Things to do:
[1] Please write out the part of the death and DevOps article below from "Google has a" to "people move on.".
[2] According to the death and DevOps article, how were bodies buried in medieval Europe?
[3] Continue the death and DevOps article from its last sentence.

Quoted passage:
----

Death and DevOps

Dealing with unfortunate things shape a culture.

Dormain Drewitz
Built to Adapt
6 min readDec 19, 2017

--

UPDATE: You can now watch a talk version of this article from Monktoberfest 2018. See link at the end.

There are certain universal human experiences that transcend cultures. The birth of a child. The coupling of two people in marriage. And death. From baptisms to burials, how we handle these moments is a reflection of our culture.

For better or worse, how death is dealt with leaves a lasting legacy that we can study. You can learn a lot about a culture — a mindset — by how people treat their dead. In medieval Europe, bodies were buried intact, facing east, so that they could rise facing Jerusalem upon the Resurrection. In Judaism, the dead are typically buried within a day and are never left unattended until burial. And, if you saw Coco, you saw a version of how families remember and honor the dead in Mexico.

Image from Pixar’s Coco.

So, what does that all have to do with DevOps?

Well, even in the DevOps world, things die. Servers die. VMs die. Applications die. With the right kind of automation and abstraction, these events matter less. But complex events and human error still cause outages, even at the most sophisticated of cloud-native companies. So, what happens when there’s an outage?

In his breakout at SpringOne Platform, Matt Curry rattled off four steps for dealing with an outage:

I noticed that of all my live-tweeting of SpringOne Platform, that tweet was getting more reactions. This got me wondering: Why does this four step process resonate with people? Then it hit me: this is a concrete example of DevOps “culture.” And we need those concrete examples.

What are your rituals?

At SpringOne Platform, many speakers said cultural change was the hardest part of their transformation. As Niki Allen from Boeing quoted, “Culture will eat strategy for lunch.” But for all the talk of how important culture is for transformation, examples were scarce — there were a few ping-pong references and photos of open office spaces.

But, as Ben Horowitz and Jason Rosenthal discussed on this great podcast episode, culture really matters when things go wrong. Culture has a lot to do with how we deal with the hard stuff, from the day-to-day to the life changing. The way most societies deal with hard stuff is a set of rituals. Rituals help us know what to do in really stressful situations (like a death) when it can be hard to think clearly.

Google has a lot of ritual around failure. Listening to Andrew Clay Shafer’s digest of the Google SRE book, I got the sense that the culture around learning from failure was borderline obsessive. It’s like a mourning process, one that ultimately lets people move on.

You need to have a set of rituals for when things go wrong. They may not look like Matt’s list and you may not even be aware of them. These rituals may vary from department to department, but they exist. They also may not be healthy and may be creating friction to change.

For example, your rituals for an outage may involve an urgent conference call. That turns into a blamestorming session, where a couple people or teams get thrown under the bus. Once the issue is resolved, a manager writes an email to only execs with a high-level overview. After that, the issue is considered buried and put to rest, only spoken of again on the next blamestorming call.

----

Dataset records:
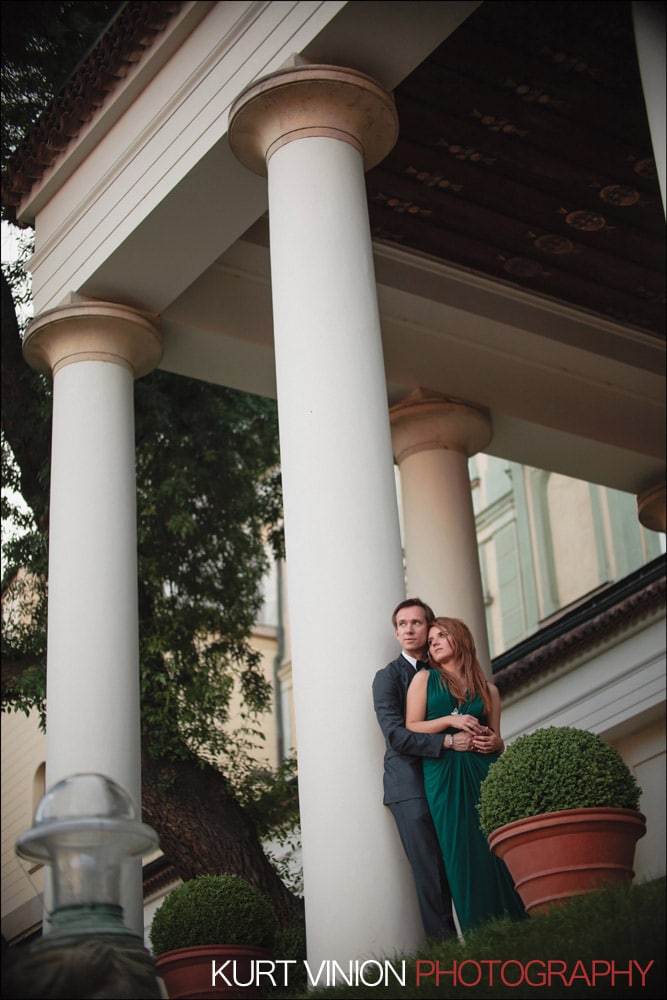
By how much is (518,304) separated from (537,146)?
7.44 ft

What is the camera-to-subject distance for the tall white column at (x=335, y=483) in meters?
7.93

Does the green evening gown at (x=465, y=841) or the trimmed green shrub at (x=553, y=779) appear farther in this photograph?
the green evening gown at (x=465, y=841)

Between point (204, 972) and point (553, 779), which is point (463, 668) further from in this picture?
point (204, 972)

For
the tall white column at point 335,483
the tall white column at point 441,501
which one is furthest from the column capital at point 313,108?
the tall white column at point 441,501

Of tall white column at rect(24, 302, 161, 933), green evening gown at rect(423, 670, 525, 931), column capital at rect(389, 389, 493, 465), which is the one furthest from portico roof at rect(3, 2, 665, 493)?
green evening gown at rect(423, 670, 525, 931)

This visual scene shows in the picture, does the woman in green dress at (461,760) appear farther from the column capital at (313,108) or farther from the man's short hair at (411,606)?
the column capital at (313,108)

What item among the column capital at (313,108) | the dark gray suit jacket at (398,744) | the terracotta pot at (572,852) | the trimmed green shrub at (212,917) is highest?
the column capital at (313,108)

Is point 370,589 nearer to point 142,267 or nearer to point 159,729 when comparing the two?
point 142,267

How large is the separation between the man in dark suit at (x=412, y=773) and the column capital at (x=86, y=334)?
5.22 meters

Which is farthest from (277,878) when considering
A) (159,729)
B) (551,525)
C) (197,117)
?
(551,525)

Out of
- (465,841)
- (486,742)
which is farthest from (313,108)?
(465,841)

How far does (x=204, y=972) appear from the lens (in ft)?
29.6

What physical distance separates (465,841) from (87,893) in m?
3.23

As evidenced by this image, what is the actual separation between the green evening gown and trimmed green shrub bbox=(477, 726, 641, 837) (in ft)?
2.02
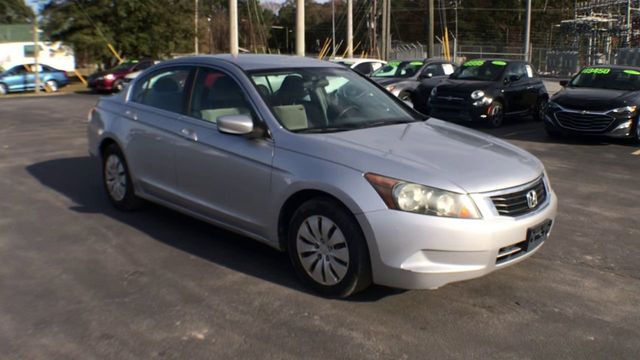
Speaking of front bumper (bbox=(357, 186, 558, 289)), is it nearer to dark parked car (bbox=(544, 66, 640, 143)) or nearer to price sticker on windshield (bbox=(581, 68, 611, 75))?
dark parked car (bbox=(544, 66, 640, 143))

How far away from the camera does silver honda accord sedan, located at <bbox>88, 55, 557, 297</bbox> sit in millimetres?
3850

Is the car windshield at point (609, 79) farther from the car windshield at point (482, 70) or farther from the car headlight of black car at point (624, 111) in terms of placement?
the car windshield at point (482, 70)

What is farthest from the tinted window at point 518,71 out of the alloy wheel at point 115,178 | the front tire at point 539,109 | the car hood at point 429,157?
the alloy wheel at point 115,178

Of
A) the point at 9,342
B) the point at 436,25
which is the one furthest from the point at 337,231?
the point at 436,25

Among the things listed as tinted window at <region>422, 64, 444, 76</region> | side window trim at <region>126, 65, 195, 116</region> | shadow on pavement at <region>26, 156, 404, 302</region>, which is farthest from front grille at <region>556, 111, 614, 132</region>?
side window trim at <region>126, 65, 195, 116</region>

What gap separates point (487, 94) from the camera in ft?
45.1

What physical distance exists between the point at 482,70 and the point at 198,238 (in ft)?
36.2

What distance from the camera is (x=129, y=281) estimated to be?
4.60 metres

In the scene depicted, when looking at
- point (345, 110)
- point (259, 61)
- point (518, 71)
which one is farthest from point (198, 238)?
point (518, 71)

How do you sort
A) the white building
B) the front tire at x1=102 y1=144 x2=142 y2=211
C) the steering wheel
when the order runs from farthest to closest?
the white building → the front tire at x1=102 y1=144 x2=142 y2=211 → the steering wheel

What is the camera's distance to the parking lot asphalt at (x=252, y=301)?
3627 mm

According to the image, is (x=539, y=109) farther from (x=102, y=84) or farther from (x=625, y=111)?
(x=102, y=84)

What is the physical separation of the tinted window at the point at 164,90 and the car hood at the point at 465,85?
902cm

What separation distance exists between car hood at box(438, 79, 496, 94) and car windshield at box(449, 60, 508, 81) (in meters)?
0.38
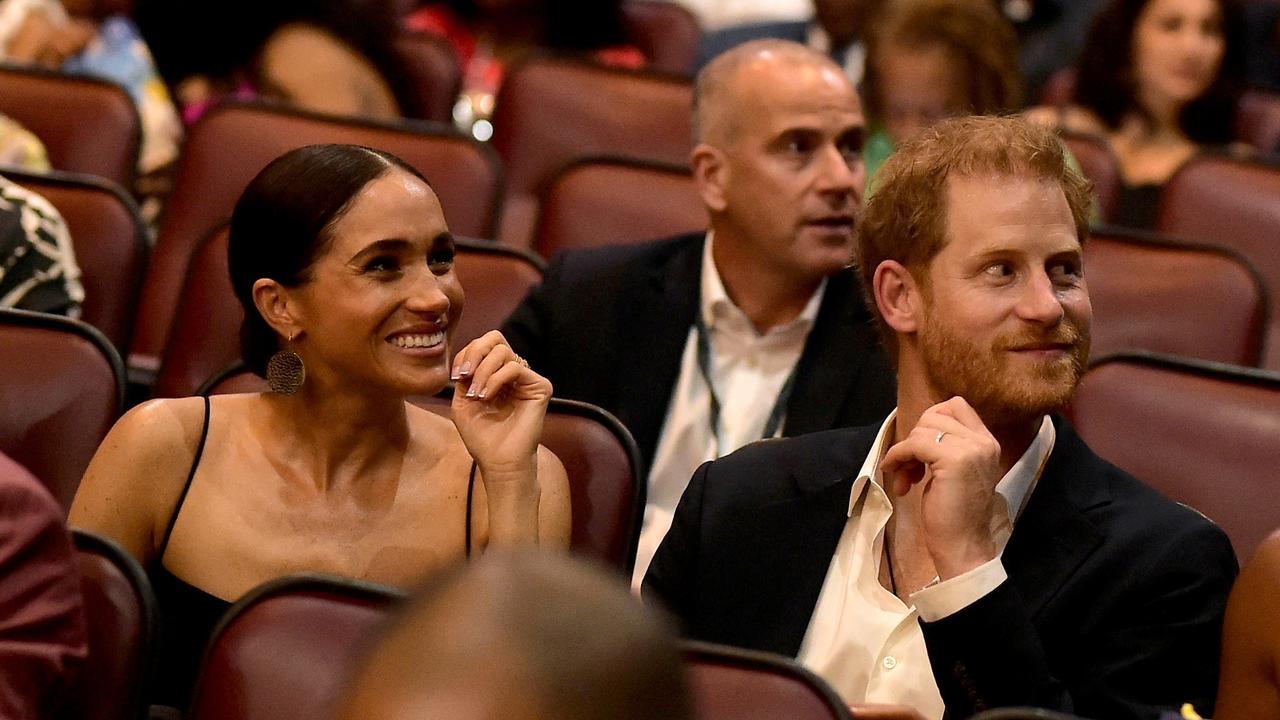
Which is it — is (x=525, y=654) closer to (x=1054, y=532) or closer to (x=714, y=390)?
(x=1054, y=532)

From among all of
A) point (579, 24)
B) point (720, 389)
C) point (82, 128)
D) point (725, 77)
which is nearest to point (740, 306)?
point (720, 389)

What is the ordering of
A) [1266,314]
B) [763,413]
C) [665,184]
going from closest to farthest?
[763,413]
[1266,314]
[665,184]

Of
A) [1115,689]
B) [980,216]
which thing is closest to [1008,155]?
[980,216]

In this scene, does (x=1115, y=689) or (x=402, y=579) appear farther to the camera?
(x=402, y=579)

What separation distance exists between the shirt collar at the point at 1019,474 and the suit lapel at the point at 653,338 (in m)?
0.65

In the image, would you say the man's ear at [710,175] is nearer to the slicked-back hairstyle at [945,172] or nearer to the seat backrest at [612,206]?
the seat backrest at [612,206]

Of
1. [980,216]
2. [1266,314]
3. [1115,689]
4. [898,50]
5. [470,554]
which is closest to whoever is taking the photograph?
[1115,689]

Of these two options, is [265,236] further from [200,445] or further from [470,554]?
[470,554]

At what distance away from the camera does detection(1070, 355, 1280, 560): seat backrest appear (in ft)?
7.82

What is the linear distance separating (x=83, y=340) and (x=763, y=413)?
1045 mm

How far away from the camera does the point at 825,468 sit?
6.91 ft

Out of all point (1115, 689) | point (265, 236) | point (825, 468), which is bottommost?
point (1115, 689)

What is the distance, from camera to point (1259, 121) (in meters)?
4.36

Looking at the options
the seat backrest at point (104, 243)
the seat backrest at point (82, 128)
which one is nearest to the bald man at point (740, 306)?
the seat backrest at point (104, 243)
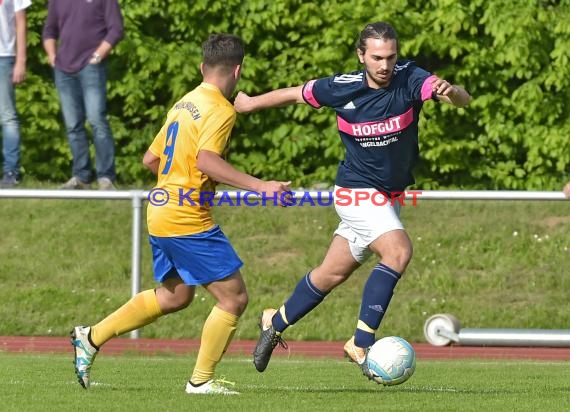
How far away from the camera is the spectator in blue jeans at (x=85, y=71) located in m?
13.4

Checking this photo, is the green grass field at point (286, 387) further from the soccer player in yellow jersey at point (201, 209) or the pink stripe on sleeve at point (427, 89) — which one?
the pink stripe on sleeve at point (427, 89)

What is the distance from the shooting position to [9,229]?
1402cm

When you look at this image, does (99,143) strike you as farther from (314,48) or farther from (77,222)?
(314,48)

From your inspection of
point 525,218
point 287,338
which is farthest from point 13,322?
point 525,218

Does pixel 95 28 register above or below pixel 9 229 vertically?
above

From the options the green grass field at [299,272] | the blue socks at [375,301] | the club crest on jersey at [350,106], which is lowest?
the green grass field at [299,272]

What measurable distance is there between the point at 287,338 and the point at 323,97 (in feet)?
14.4

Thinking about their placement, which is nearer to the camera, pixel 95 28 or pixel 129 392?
pixel 129 392

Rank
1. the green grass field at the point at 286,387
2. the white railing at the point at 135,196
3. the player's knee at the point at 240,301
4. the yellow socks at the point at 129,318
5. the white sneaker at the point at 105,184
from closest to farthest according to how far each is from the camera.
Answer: the green grass field at the point at 286,387, the player's knee at the point at 240,301, the yellow socks at the point at 129,318, the white railing at the point at 135,196, the white sneaker at the point at 105,184

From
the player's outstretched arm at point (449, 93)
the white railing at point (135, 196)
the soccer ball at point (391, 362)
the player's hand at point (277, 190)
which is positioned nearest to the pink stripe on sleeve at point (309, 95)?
the player's outstretched arm at point (449, 93)

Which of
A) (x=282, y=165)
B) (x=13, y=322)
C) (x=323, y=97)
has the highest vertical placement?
(x=323, y=97)

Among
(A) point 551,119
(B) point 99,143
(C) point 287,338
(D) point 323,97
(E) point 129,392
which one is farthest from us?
(A) point 551,119

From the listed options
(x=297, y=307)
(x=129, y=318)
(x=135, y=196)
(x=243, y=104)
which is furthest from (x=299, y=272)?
(x=129, y=318)

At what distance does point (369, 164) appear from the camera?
8.46 m
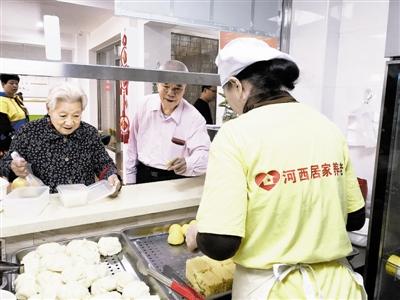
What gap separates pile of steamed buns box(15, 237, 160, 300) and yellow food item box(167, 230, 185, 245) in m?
0.24

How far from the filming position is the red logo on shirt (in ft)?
2.47

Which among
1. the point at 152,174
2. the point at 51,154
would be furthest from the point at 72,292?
the point at 152,174

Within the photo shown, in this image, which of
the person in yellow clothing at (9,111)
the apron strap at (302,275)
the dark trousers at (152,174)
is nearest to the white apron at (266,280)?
the apron strap at (302,275)

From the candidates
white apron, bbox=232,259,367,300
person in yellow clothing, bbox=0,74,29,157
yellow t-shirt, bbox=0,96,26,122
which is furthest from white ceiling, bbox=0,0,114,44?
white apron, bbox=232,259,367,300

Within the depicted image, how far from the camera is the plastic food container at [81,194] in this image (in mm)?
1244

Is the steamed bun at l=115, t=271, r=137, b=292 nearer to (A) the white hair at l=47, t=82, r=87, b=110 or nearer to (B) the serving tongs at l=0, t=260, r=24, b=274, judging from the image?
(B) the serving tongs at l=0, t=260, r=24, b=274

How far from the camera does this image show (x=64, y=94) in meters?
1.66

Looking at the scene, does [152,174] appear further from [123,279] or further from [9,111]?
[9,111]

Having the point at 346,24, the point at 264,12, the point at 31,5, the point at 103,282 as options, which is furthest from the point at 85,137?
the point at 31,5

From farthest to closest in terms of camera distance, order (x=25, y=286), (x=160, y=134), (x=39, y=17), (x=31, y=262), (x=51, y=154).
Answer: (x=39, y=17), (x=160, y=134), (x=51, y=154), (x=31, y=262), (x=25, y=286)

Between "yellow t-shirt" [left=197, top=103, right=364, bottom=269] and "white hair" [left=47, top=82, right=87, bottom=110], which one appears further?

----

Responses:
[1]
Google has a lot of ritual around failure. Listening to Andrew Clay Shafer’s digest of the Google SRE book, I got the sense that the culture around learning from failure was borderline obsessive. It’s like a mourning process, one that ultimately lets people move on.

[2] They were buried intact and facing east, so that they could rise facing Jerusalem upon the Resurrection.

[3]
Defining a new way to mourn the outage

Unfortunately, you can’t just declare a new set of rituals and claim a cultural change. I mean, you could, but it probably wouldn’t work very well. If you want to have any hope of changing a culture, you have to first understand it. Then you can introduce new rituals to change the culture by teaching and practicing.

1) Learn and observe.

Abigail Stason has an insightful framework for what she calls Conscious Commitment. It’s intended (to my knowledge) for individuals, but can apply to teams and organizations as well. She starts with noticing patterns of what’s already happening, then allowing time to really study the behavior.

Observe what happens when something goes wrong. Include the good, bad, and ugly. Document the steps. Figure out what triggers different stages in the process. From there, you will be in a better position to recognize this pattern — and if need be head it off — once you’ve committed to a new set of rituals.

2) Define some new rituals and iterate.

Matt’s four steps are great: short and simple, making them easy to absorb as a multi-step process. They also emphasize humility and empathy, with can be easier said than done. That takes practice.

You can also take inspiration from analysis of public outages, like one at GitLab. Google’s SRE book sounds like a good source of ideas (full disclosure: I haven’t read it). But, be careful not to adopt concepts, like “blameless post-mortem,” without internalizing what they mean.

I’m going to go out on a limb here and say there’s a lean approach to defining new cultural rituals as well. Don’t try to craft the perfect outage response guide. Identify a couple things that you think would be an improvement and start to try them out. See how they go. Learn from them and change or add to them over time. When part of your culture is continuous improvement — iterating on solutions — you move faster because you don’t get stuck in analysis paralysis trying to nail it the first time.

3) Teach and practice.

So, now you have a couple new things you want to see happen in the event of an outage. How do you make that happen? You need to educate people. You can’t expect them to know any other way than what they are already doing.

We aren’t born knowing what to do at a funeral. For example, I had my first experience with a Jewish funeral this summer. There were little, printed handouts at all the seats of the temple. Each one explained the practices, along with the translated Hebrew prayers. The rabbi explained a lot of what was happening and why as the funeral progressed. Elder members of the community leaned over to fill me in on this or that. Having never participated in that part of the culture, there were several ways for me to learn.

Write down the “this is what we do when there’s an outage” list or manifesto. You’re (probably) not writing it in stone, so it can change. Don’t wait for an outage to spring the list on people. To lift an idea from Adrian Cockcroft, you may even want to run a few fire drills where you can reinforce new rituals.

UPDATE: Replay of a talk version of this post (with updates) at Monktoberfest 2018

Enough death. What are some happy rituals?

Okay, okay. I get that death and mourning are heavy topics. I’m asking you to put your cultural anthropologist hat on (looks like this). There’s something to be learned from cultural response to death and your culture around outages. Both are stressful events that are a question of when, not if, they will happen.

But we can also apply the same thinking to other moments. What about the “birth” of a new product? How do you celebrate it’s launch? How does the community support the new “parents”? These are questions for another post, but I’ll leave you with this thought: If you go to observe your rituals for new products and can’t find any, is your birth rate too low?

What are some of your team’s rituals around outages, new products, or something else? Let me know by responding to this post.

Change is the only constant, so individuals, institutions, and businesses must be Built to Adapt. At Pivotal, we believe change should be expected, embraced, and incorporated continuously through development and innovation, because good software is never finished.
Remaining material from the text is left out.